During a lively oral argument Wednesday, the justices of the U.S. Supreme Court seemed torn over whether police can conduct a warrantless search of a home over the previous objection of a tenant when a co-tenant subsequently consents.
The case of Fernandez v. California, No. 12-7822, involves the warrantless search of the Los Angeles home of defendant Walter Fernandez. Police came to Fernandez’ apartment after witnesses reported seeing a robbery suspect run into the premises.
When police knocked on the door, Roxanne Rojas answered. She was holding a child and showing signs that she had been beaten, including blood on her clothing. Fernandez also appeared at the door, telling police: “You don’t have any right to come in here. I know my rights.”

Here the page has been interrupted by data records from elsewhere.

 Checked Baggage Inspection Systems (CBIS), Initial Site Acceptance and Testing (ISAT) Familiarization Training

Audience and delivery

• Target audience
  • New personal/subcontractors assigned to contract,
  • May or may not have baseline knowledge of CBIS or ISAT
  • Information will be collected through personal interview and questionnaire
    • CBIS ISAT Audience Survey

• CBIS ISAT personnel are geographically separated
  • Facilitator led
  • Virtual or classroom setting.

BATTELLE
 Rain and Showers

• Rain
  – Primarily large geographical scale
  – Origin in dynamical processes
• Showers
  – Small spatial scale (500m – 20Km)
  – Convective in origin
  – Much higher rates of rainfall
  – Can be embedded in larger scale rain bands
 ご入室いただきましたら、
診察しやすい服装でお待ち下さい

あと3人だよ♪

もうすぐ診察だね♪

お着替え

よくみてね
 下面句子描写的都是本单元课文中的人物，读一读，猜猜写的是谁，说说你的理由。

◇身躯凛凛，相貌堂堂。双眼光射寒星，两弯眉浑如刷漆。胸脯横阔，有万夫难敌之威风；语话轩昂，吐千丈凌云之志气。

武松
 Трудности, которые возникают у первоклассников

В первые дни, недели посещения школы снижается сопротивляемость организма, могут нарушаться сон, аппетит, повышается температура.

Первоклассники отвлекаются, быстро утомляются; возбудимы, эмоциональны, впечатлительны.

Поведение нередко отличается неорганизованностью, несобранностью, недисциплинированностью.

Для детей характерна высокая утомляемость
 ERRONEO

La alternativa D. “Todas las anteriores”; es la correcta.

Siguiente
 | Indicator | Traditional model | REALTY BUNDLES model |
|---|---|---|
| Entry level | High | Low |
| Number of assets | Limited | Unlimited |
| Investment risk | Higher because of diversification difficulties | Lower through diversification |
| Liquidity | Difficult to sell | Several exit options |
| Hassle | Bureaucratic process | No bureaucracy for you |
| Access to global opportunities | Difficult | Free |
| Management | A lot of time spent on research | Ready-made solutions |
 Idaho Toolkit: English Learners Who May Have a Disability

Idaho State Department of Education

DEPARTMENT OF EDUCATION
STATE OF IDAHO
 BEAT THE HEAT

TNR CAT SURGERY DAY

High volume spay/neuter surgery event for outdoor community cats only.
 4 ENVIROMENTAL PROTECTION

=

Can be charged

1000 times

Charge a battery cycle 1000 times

Suspecting domestic violence, the police took Fernandez into custody. Witnesses to the earlier robbery identified Fernandez as the perpetrator.
About an hour later, police returned to the apartment and Rojas consented to a search, which produced evidence that included clothing matching the description of the robber, a knife and a gun.
The defendant was charged with several crimes, including burglary with enhanced factors for allegedly using a knife while committing the crime. He moved to suppress the evidence from the search of his home, arguing that he had not consented to the warrantless search.
The trial court denied the motion, ruling that Rojas, as a cotenant, had consented to the search.
The California Court of Appeal affirmed. The court distinguished the Supreme Court’s ruling in the 2006 case Georgia v. Randolph, No. 04-1067, which held that a cotenant cannot consent to a warrantless police search of a home when the co-occupant is present and objecting. Here, the court reasoned, the objecting tenant was no longer present when the search took place.
After the California Supreme Court denied the defendant’s petition for review, the Supreme Court granted his petition for certiorari.
‘It’s her house, too’
Jeffrey L. Fisher, a professor at Stanford Law School in Stanford, Calif., argued on the defendant’s behalf that when a cotenant consents, there is a “rebuttable presumption” that he or she speaks for all occupants. But when the police know otherwise, that presumption must be reversed.
“When the police full well know that one person doesn’t have a delegated authority to speak for the others, they must respect the objection,” Fisher said. “And a failure to do so violates the Fourth Amendment.”
Justice Stephen Breyer said he was “bothered” by the idea of a battered spouse not being allowed to let police into her home.
“It’s her house, too,” Breyer said. “Can’t she invite people into her house, too, whom she wants, including the policeman? … That’s the example that keeps gnawing on my mind.”
Fisher said that a spouse in that situation “may well be able to invite the police into the dwelling sometimes, but that’s very different than what’s going on here.”
Fisher stressed that Fernandez was present and made a Randolph objection to the search, but was led away involuntarily by police.
“He was in custody for 500-plus days,” Justice Anthony Kennedy pointed out. “For all that time, the wife cannot invite the police? … She can’t get a policeman to assist her for 500 days? This is not Randolph. This is a vast extension of Randolph.”
Fisher tried to give the justices a more limited basis on which to rule in the defendant’s favor.
“I think you can decide the case on a more narrow ground,” he said. “It’s enough to decide this case, and indeed, the vast majority of lower court cases, to say so long as the police make it impossible for somebody to enforce the Randolph objection … voluntary accommodation has to be the solution.” That would allow the objecting tenant to “have a conversation with the cotenant, try to work out the solution to the problem.”
Chief Justice John G. Roberts Jr. wondered how workable that solution was.
“What’s the conversation between the husband and the battered wife, bleeding and holding the four-year-old baby, going to look like?” he asked.
‘Get a warrant’
California Deputy Attorney General Louis Karlin argued that the cotenant had equal rights to allow a police search of the home.
“Everyone knows that when they choose to live together and one person is absent the other person has the authority” to consent to a search, he said.
Breyer said that the court’s precedent stood in the way of that interpretation.
“I don’t see how I could write that without saying I was wrong in Randolph, [when] I still think I was right,” Breyer said.
Justice Elena Kagan agreed.
“I thought that Randolph rejected that analysis. I thought that Randolph said … and I’m quoting here, ‘The cooperative occupant’s invitation adds nothing to the government’s side to counter the force of an objecting individual’s claim to security against the government’s intrusion into his dwelling place.’”
“In this case when the objection was made, the police weren’t searching,” Karlin said. “When the police went to search, there was only one occupant there.”
Joseph R. Palmore, assistant to the U.S. solicitor general arguing as amicus in support of California, said “an individual’s consent to admit visitors into her own home may not be prospectively negated by the earlier objection of an absent tenant.”
“Did they have probable cause to get a warrant?” asked Justice Sonia Sotomayor.
“I think they almost certainly did have probably cause to get a warrant,” Palmore said.
“How about a clear answer: Get a warrant,” Sotomayor said.
A decision is expected later this term.